The Hardest Bug I’ve Faced

What is the hardest bug you have found?

Bugs are the only modification in the code that can’t be estimated. Because while investigating, I discover more about the problem. It may be a problem about the source code, the configuration or an external service.

Some bugs are so unpredictable that there is no way to write unit tests which cover them.

I’m a fervent follower of TDD (Test-Driven-Development), but this only covers the rules described in the features, not in the ecosystem.

In this article, I will describe some of the worst bugs that happen in an application.

Let’s start by splitting them into two main categories: those which I can reproduce on my laptop, and those I can’t reproduce on my laptop.

Misconfigurations

Those are easily reproducible, and most of the time the application itself doesn’t run.

But sometimes, it’s a different configuration applied on my laptop than on the production environment. The hard task here will be to know who injects the configuration. Environment variables, distributed configuration, configuration files…

Once found the applied configuration, figuring out the missing parameter can be a hard task. This can lead to several hours of reading the documentation or blogs.

Incomplete Feature

“In works on my laptop”. The worst excuse from a developer.
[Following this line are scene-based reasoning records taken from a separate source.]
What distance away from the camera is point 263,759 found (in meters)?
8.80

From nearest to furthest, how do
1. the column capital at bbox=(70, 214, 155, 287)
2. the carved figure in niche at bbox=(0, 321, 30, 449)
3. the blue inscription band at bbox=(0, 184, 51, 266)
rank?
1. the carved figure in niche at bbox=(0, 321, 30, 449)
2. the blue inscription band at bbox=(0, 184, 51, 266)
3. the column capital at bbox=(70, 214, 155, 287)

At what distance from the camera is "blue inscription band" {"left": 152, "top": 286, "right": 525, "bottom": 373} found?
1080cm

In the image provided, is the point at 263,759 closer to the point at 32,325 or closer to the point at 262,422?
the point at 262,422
Sometimes, I develop a complete feature, with all the detailed unit tests, but when the Product Owner tests it, it doesn’t work.

Why?

Because he’s using different use cases. Use cases which haven’t been implemented.

This can be due to incomplete specifications, incomplete unit tests or a rush time.
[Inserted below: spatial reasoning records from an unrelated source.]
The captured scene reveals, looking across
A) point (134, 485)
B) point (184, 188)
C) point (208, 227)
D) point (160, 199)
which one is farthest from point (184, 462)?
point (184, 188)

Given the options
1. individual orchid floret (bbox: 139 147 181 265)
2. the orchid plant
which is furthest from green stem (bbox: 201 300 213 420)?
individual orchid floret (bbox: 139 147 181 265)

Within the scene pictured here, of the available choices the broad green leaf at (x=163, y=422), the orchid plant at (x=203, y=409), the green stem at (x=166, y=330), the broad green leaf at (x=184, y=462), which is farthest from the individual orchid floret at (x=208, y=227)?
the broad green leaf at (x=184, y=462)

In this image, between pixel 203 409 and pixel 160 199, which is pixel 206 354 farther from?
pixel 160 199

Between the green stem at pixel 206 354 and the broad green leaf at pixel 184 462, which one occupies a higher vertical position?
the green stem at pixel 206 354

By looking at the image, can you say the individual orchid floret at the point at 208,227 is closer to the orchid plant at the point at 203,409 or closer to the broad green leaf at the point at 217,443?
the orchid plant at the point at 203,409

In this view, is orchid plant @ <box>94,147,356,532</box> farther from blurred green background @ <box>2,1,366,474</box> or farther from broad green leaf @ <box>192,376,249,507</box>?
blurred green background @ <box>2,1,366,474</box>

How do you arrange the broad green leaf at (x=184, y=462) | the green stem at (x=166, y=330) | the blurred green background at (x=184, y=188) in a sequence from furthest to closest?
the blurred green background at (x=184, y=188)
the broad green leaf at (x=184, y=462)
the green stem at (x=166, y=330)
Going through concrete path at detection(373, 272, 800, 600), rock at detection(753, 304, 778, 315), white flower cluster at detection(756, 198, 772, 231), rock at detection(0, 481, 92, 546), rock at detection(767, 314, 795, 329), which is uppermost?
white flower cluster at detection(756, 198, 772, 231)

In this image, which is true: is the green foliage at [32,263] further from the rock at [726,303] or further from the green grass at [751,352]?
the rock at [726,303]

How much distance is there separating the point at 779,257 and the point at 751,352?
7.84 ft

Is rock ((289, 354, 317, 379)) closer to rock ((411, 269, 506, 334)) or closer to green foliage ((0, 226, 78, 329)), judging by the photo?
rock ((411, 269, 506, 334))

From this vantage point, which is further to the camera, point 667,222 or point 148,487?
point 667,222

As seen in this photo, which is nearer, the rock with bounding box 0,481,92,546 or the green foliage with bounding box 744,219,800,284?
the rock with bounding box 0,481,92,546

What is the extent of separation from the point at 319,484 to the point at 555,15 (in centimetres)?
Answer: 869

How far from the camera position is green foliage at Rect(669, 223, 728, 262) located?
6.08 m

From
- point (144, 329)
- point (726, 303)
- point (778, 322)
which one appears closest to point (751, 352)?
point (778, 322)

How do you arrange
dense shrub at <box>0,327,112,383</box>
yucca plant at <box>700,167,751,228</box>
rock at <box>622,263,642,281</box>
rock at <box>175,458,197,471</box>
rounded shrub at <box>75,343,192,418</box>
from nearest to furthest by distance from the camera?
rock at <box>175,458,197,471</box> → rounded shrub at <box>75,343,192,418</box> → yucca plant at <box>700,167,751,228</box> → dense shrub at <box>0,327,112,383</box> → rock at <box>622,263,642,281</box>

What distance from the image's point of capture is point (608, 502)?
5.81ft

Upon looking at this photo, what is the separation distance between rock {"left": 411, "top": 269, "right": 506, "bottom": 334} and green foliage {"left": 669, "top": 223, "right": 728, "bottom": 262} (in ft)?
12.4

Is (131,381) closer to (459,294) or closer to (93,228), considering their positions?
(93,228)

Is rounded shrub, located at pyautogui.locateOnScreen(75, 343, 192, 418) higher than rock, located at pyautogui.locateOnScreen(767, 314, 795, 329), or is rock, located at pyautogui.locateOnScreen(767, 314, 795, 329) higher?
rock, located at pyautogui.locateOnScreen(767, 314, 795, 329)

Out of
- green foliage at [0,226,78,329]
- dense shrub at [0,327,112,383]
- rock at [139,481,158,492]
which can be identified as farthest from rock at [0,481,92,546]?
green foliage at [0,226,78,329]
The solution for that is just to keep implementing the feature and asking for a complete list of use cases.

Not Working Feature

How many times I’ve written unit tests and it works? But after the first test of the Product Owner, it doesn’t work.

Most of the time, this is due to a misunderstood behavior. I thought it should work one way, and the Product Owner thought it should work another way.

Before starting a feature, I make sure to understand the feature by talking with the Product Owner. I sit next to him, and I ensure the feature is well described and the use cases are all listed.

This initial meeting is the base of a working feature.

Cross-System Bugs

Now come more interesting bugs.

Let’s say my application calls an external API. This external API may have some bugs as well. And those bugs can make my application unstable.

Those are the bugs which I can reproduce on my laptop.

When connecting the first time with an external API, I used to define a communication interface where both have to fit. Stillon, both my application and the API will evolve. And bugs can appear in both sides.

I should write unit tests to make sure my application always respects the communication interface.

But if a bug comes from the API, my application won’t be prepared for that. It can be a new field, a renamed field, a null value, a different value type…

Once I see the error in my application, I can figure out it comes from the external API. But calling again the API can be risky. It may not produce the same output. Or I can’t call again the API as it changes the state of the production environment.

It may be very hard to debug.

The best option is to contact the development team of the API and try to solve the problem together.

Concurrent Bugs

When I develop a feature, I do it on my laptop, alone. When the feature is tested, it’s tested in a controlled platform, with few users.

But when running in production, I may see different behaviours due to the amount of users.

I may notice bugs because of two users trying to update the same entity. Or one user performing a batch operation while another trying to change a small entity. Or two batch operations which overlap in time.

I’ve faced many of those scenarios.

Sometimes, it leads me to database deadlocks.

Those are the hardest to reproduce. Even after seeing the error in the logs, or a user who complains about it, I can’t reproduce it to get the same context.

If I’m unable to be in the same context, I won’t be able to debug the application. I won’t be able to know if I need to optimize the concurrent access or use a thread-safe library.

Sometimes, a simple prioritization system is the best option.

Platform Dependent Bugs

Another bug that perfectly fits in the “It works on my laptop”.

Sometimes, I’ve validated a feature in the development environment, with all the use cases. Once delivered to the next environment, it stops working.

Now, it’s time to figure out the difference between both environments.

It can be the source code. Not all the features are fully merged. Some may create conflicts
The data in the database may not be the same.
The platform may be configured differently. It may have fewer resources, or deactivate some services.

For those bugs, I always configure my laptop to be able to run my local application connected to a target environment. This procedure must be followed with caution, as it may generate more data inaccuracy.

Conclusion

For me, the worst bugs I’d to correct are the concurrent bugs.

Once it was batch operations which overlapped and produced database deadlocks. Another time it was a sequence of two users which occurred at the same time.

The best way to keep moving on a bug is to try different things. Talk to somebody, expose all the problems, and the solution may appear on a simple question.